Fern Knight: Fern Knight

Fern Knight
Fern Knight
VHF Records
2008-05-06

For five years, Margaret Wienk has been telling a story, and loyal listeners have followed her into the lush fantasy world she has created, getting lost among the twisting melodies and alluring imagery that called out like a mysterious thicket of dark woods, emanating both a natural beauty and sinister aura that are impossible to resist. On her third album, the self-titled Fern Knight, it sounds for the first time like she’s willing to emerge from that fantasy and set foot on familiar ground, though she brings much of that compelling dryadic spirit out with her.

Fern Knight has been Wienk’s vehicle since 2003, when she and collaborator Mike Corcoran released Seven Years for Severed Limbs, a sleeper masterpiece that introduced the group’s dark, gothic folk intentions. Fern Knight draws much from the British folk of artists like Pentangle or Vashti Bunyan, whose music has a decidedly Celtic or medieval feel. It identifies with nature and with earthy themes that border on pagan, but ultimately the music is an evocation of feeling and emotion rather than a particular set of dogmas. Simply put, it is beautiful music that draws energy from the landscape and fires the imagination with its elegantly constructed melodies and poetic lyrics.

Fern Knight begins with “Bemused”, a song drenched in cascading harp and sharp yet subtle stabs of acid guitar. It inaugurates the first of the album’s three segments, this one still deep within Wienk’s fairy tale, and it’s impossible not to be entranced by the song’s charms. Listening to her sweetly sing the song’s closing mantra, “lapping sea foam with your fingers that stretch the circumference around”, as her voice overlaps and harmonizes with itself, it feels as if the song is plummeting downward, pulling the listener down the rabbit hole. “Silver Fox” and “Sundew” follow with equally delightful excursions into the fantasy. The band is at its finest here, as members Jesse Sparhawk, Jim Ayre, and James Wolf create a solid foundation of sounds, blending the electric with the acoustic and threading neatly with Wienk’s arrangements for strings.

The album’s second segment is where Fern Knight enters the real world, with a travelogue triptych that honors particular landmarks. “Synge’s Chair” and “Loch Na Fooey” are songs for the west of Ireland, the former detailing an unfruitful trip to discover the favorite spot of playwright John Millington Synge on the Aran Island of Inishmaan, the latter hailing a body of water in County Galway. “Hawk Mountain” describes the eponymous sanctuary in the Pennsylvanian Appalachians.

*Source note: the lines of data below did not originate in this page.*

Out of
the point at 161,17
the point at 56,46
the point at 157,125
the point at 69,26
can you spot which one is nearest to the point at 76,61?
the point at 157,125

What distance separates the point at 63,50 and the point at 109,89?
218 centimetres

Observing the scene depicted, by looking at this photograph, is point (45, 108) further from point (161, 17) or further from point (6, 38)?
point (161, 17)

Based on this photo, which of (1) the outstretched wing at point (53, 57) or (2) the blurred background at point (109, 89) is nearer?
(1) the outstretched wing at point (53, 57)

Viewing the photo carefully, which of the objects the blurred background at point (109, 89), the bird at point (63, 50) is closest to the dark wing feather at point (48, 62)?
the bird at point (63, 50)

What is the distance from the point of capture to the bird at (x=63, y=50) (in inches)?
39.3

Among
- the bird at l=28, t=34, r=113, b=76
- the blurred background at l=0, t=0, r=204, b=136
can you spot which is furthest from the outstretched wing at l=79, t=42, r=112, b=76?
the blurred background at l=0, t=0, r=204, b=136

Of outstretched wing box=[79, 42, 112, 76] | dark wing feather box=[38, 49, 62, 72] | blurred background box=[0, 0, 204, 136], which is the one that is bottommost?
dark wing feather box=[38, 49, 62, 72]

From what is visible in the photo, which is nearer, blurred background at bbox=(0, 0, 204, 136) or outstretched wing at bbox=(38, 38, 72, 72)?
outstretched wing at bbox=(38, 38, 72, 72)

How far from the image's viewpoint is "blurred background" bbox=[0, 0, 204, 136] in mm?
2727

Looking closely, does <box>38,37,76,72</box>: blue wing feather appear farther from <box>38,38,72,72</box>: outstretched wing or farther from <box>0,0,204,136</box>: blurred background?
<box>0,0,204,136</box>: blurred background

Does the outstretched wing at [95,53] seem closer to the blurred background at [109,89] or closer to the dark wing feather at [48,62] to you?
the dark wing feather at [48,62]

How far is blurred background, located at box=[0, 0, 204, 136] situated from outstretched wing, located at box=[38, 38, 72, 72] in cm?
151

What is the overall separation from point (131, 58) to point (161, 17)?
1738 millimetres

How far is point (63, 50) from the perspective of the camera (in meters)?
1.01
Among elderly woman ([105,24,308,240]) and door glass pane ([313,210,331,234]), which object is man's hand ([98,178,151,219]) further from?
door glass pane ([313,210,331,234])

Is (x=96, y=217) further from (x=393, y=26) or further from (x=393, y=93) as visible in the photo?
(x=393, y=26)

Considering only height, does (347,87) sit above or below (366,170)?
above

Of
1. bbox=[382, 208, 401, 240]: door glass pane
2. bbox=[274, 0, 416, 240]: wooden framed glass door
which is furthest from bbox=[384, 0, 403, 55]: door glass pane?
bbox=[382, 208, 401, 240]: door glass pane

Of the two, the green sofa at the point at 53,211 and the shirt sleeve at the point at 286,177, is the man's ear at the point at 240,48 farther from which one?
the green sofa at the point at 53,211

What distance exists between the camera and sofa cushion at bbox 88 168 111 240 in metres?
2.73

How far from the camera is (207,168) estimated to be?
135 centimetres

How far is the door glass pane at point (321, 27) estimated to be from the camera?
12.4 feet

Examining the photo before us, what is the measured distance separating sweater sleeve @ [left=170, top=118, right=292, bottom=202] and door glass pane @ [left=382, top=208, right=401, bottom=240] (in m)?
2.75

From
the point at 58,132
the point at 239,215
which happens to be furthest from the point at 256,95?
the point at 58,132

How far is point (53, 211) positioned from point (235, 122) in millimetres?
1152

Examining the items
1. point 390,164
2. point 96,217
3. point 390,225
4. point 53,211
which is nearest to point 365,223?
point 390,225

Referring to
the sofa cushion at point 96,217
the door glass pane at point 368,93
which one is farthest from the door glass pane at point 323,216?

All of these places represent the margins of civilization, places where the push of civilization butts up against the last outposts of unbridled nature. “Synge’s Chair” captures the gloomy wonder of the stormy Aran Islands, and of Synge’s work in particular, which immortalized the persistent will of the people there, who lived both with and in opposition to the natural forces around them.

The three tracks which close the album comprise the “Magpie Suite”, a work that is a culmination of the progression seen on Fern Knight, where the music departs from fantasy, emerges in the margins, and finally confronts reality. The suite, also written during the trip to Ireland, is a stark meditation on the frightful potential for environmental decay that hangs over our world. It’s an extended keening, in which Wienk looks into a possible future and laments the devastation, with nothing but memories of the vistas that were once so inspiring and uplifting. “All is lost”, she sighs in “Part II”, “All is gone / waking nightmare”. It’s quite dire, a funeral dirge for the Earth. It’s also a reminder that no matter how pleasing it is to indulge in fantasy or escape to the edges of the world, one cannot escape reality and must ultimately take part in its caretaking.

Fern Knight, like most self-titled albums, is in many ways a statement of purpose. It’s a wonderfully full realization of the many aspects of Margaret Wienk’s abilities, as a songwriter, as a musician, and as a storyteller. She’s conscious that great beauty and great darkness often go hand in hand, and deftly balances both throughout her work. On Fern Knight it’s her bright voice that lights the way, and even as the music descends into the depths, that light is never extinguished and makes approaching the darkness far easier.